Longevity has been in the news again this week - in contradictory stories.
The BBC reports that the European Commission has warned EU member states to overhaul their pensions systems to adjust for low birth rates and ageing populations as life expectancy increases. They note that there are currently four working people for each person over 65, but warn that this will increase to only two working people for each person over 65 by 2060. The also note that less than 50% of adult Europeans are still in employment by the age of 60%. (They also highlight discriminatory and tax rules and barriers to cross-border activity relating to pensions, but that is another topic altogether.)
On the same day, the FT reported that RMS, a leading risk modeller for the insurance industry, has predicted that the recent rate of increase in life expectancy will not be sustained. As a result of this, they argue that insurers and pension funds may already be overstating the risk of longevity increases on liabilities. RMS base their assertion on the extent to which known causes of death, such as heart disease, have already been controlled (resulting in diminishing marginal returns from further work in those areas) combined with a review of thousands of medical trends and drug trials suggesting what new areas of improvements might or might not be opened up.
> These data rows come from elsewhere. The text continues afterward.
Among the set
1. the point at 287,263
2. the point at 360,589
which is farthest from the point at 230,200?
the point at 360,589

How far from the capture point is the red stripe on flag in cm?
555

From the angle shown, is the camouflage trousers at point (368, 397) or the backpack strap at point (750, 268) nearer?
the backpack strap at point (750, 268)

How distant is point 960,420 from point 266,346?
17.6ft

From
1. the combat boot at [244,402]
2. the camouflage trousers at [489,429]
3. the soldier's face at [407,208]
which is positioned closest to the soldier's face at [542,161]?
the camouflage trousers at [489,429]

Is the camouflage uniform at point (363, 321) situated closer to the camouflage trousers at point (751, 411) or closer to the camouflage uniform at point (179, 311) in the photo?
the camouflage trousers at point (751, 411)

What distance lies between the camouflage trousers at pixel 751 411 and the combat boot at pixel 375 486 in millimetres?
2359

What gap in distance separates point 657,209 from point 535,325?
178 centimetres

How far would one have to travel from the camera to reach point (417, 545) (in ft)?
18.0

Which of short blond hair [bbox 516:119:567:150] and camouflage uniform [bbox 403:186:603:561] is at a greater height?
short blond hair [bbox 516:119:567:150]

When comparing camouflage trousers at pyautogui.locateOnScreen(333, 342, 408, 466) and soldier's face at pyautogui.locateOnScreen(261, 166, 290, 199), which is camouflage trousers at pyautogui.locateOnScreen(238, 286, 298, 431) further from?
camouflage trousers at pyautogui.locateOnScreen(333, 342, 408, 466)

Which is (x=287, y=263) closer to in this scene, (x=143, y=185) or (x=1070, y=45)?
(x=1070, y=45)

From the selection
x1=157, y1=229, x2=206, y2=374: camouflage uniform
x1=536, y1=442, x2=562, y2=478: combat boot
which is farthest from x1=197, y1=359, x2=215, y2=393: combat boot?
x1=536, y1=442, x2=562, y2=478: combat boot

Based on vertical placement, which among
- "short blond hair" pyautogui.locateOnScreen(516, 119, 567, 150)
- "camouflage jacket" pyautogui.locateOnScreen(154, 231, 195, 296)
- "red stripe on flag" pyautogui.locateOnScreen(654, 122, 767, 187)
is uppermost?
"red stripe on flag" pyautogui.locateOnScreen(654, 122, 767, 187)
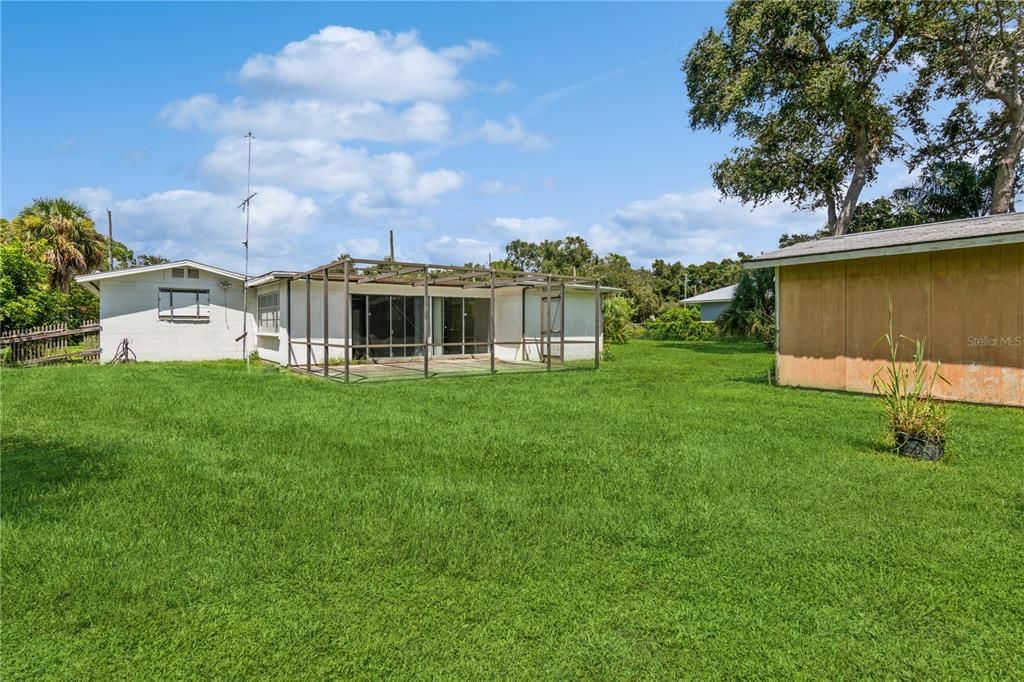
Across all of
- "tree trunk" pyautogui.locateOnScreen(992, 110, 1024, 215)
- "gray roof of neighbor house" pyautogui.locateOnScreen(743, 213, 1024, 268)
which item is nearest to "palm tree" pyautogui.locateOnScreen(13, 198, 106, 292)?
"gray roof of neighbor house" pyautogui.locateOnScreen(743, 213, 1024, 268)

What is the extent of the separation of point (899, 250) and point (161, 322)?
18460 mm

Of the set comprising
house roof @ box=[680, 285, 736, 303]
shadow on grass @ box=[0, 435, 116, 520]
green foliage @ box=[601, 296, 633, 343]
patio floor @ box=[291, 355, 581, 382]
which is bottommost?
shadow on grass @ box=[0, 435, 116, 520]

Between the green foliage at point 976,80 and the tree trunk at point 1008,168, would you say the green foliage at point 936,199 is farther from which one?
the tree trunk at point 1008,168

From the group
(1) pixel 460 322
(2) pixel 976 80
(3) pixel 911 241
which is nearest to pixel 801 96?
(2) pixel 976 80

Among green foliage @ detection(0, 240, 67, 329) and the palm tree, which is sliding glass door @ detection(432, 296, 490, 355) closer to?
green foliage @ detection(0, 240, 67, 329)

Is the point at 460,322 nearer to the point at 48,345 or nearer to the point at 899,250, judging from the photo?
the point at 48,345

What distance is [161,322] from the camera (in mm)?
16391

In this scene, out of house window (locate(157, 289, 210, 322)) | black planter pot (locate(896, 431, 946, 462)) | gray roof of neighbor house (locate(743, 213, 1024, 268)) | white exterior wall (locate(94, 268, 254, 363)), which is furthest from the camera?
house window (locate(157, 289, 210, 322))

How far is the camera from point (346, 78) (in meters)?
10.6

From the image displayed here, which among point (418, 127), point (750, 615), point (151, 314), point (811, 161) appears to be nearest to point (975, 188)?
point (811, 161)

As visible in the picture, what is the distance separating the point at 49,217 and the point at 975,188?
3538cm

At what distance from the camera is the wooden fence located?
1452 centimetres

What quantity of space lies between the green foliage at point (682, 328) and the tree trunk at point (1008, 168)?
516 inches

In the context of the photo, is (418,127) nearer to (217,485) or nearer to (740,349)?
(217,485)
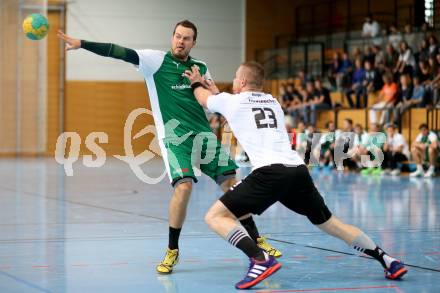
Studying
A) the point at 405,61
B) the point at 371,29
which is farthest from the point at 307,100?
the point at 405,61

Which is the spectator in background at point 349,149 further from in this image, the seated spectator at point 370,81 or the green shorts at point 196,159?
the green shorts at point 196,159

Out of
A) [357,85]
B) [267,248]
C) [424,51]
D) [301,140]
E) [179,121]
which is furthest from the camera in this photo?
[357,85]

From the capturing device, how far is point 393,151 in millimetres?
21500

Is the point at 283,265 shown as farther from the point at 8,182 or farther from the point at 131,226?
the point at 8,182

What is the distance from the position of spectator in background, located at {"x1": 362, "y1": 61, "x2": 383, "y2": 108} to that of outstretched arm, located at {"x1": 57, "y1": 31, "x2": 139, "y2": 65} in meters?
18.3

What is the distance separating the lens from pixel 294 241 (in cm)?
888

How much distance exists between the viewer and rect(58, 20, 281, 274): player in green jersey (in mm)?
7227

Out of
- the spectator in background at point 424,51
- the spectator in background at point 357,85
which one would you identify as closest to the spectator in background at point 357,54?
the spectator in background at point 357,85

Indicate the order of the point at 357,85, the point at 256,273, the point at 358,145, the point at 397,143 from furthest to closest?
the point at 357,85, the point at 358,145, the point at 397,143, the point at 256,273

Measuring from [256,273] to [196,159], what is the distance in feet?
5.22

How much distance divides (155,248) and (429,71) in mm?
15959

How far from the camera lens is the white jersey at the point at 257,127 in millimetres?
6398

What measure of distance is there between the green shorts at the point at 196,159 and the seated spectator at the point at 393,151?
559 inches

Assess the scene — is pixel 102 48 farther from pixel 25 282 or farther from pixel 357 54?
pixel 357 54
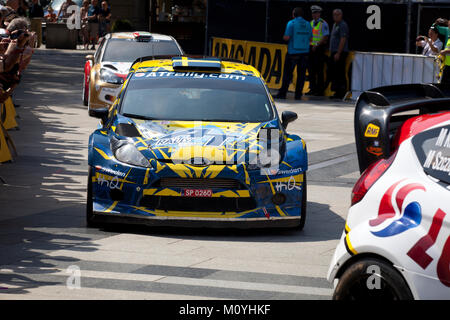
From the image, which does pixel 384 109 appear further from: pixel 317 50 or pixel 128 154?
pixel 317 50

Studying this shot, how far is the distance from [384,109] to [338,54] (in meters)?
16.7

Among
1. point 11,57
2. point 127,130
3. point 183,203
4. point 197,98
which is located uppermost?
point 11,57

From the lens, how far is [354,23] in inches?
991

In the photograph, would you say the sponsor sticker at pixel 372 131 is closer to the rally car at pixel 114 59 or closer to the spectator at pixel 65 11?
the rally car at pixel 114 59

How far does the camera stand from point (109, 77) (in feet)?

It's is the job of actuaries to balance these seemingly contradictory views in assessing future insurance and pension liabilities.
In strategic planning, however, we are able to consider both by constructing different scenarios for different potential outcomes, and then testing strategies against all scenarios. In this way, strategists can conduct rational analyse to formulate strategies which are robust regardless of whether its the European Commission or RMS who turn out to be right.